But as a submissive, I don't feel like I'm powerless in a distressing way. There's something so amazing about willingly giving up that control to your partner. It takes trust, trust and intimacy in knowing they won't push your boundaries in a way that you can't handle it, but they'll come close sometimes, which is thrilling and exhilarating. Trust that they're going to stay within the discussed limits, even though they could _easily _take advantage of your helplessness and vulnerable state. It's freeing really, the surrender. And it *has *to be organic. You can't force that kind of dynamic, otherwise it's just cringe-inducing. It has to be a natural part of how your sexual energies blend, and there has to be room to switch things up. Flexibility and openness is key here. 

For me, the underlying feeling of my submissiveness is adoration, devotion. Wanting to please him every way possible, being so eager to get him off, to get his approval. But also sometimes being a defiant brat and misbehaving just so he can punish me and put me in my place again. It's incredibly fun :blushed:


----------



## Bunny (Jul 11, 2015)

Well, there are people (like me) who like both sides of the coin.
I'm totally down with bdsm or sex without any of that.
It's more about the guy to me and I've been in relationships where I did zero bdsm stuff and in others I did.

I just enjoy experimenting and keeping things fresh.
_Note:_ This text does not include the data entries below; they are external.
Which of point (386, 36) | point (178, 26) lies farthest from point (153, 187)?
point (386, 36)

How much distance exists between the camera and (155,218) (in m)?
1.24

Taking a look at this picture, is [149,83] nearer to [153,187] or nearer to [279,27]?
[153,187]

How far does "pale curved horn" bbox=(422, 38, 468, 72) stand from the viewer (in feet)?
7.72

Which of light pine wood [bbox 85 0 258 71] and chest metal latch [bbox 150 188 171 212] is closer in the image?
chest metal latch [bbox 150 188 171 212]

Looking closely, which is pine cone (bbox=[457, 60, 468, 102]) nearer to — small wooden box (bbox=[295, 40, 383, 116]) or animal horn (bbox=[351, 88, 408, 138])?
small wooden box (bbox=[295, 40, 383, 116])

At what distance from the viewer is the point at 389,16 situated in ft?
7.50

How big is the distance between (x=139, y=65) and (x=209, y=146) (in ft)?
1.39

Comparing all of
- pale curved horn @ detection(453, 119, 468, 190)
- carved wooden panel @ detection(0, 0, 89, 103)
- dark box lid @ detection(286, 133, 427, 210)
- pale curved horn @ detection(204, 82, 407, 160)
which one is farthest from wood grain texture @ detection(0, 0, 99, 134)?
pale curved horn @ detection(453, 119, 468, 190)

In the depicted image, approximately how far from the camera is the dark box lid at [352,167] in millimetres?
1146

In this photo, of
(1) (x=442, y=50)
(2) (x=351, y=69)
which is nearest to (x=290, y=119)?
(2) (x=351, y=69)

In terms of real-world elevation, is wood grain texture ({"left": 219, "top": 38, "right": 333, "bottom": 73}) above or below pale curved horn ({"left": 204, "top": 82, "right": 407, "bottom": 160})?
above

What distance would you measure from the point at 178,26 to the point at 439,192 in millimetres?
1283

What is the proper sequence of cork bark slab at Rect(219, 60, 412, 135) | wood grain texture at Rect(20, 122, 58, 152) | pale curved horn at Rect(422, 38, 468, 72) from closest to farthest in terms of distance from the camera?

It doesn't have to be bdsm experimenting but just trying out new stuff in bed, in general.


----------



## Catwalk (Aug 12, 2015)

Red Panda said:


> I understand that. From my experience there are ways to communicate that you want something without putting labels to it, but it's also about the relationship as a whole to make it work. My partner is submissive and we openly talk about our dynamic but it's never felt to me like we're playing a game or acting or choreographing. Might be because he's INTP and I'm INFP so we are both very spontaneous and experimental in what we do and we're also not in a Master/slave dynamic which I think is the "extreme" and contract-like form. We don't plan "scenes" or anything, we just do what we feel (see first post in this thread ) and it just happens there are a lot of kinky stuff involved.


Interesting. I suppose many individual(s) have complication(s) with this aspect; I do not get romantically involved + nor encourage it (via) D/S -- for this reasoning; it is purely a mental thing // rather than romantic. My outside ''relationships'' [romantic] -- are primarily vanilla (&) separate. If I am going to 'date' someone (e.g., take romantic implications), I likely will not involve any D/S relation(s) -- from there, I am primarily a switch _innately_. I let (X) sub know I am not interested in romantic / boyfriend + girlfriend relation(s). They may not even be my type (via) relationship specific(s). 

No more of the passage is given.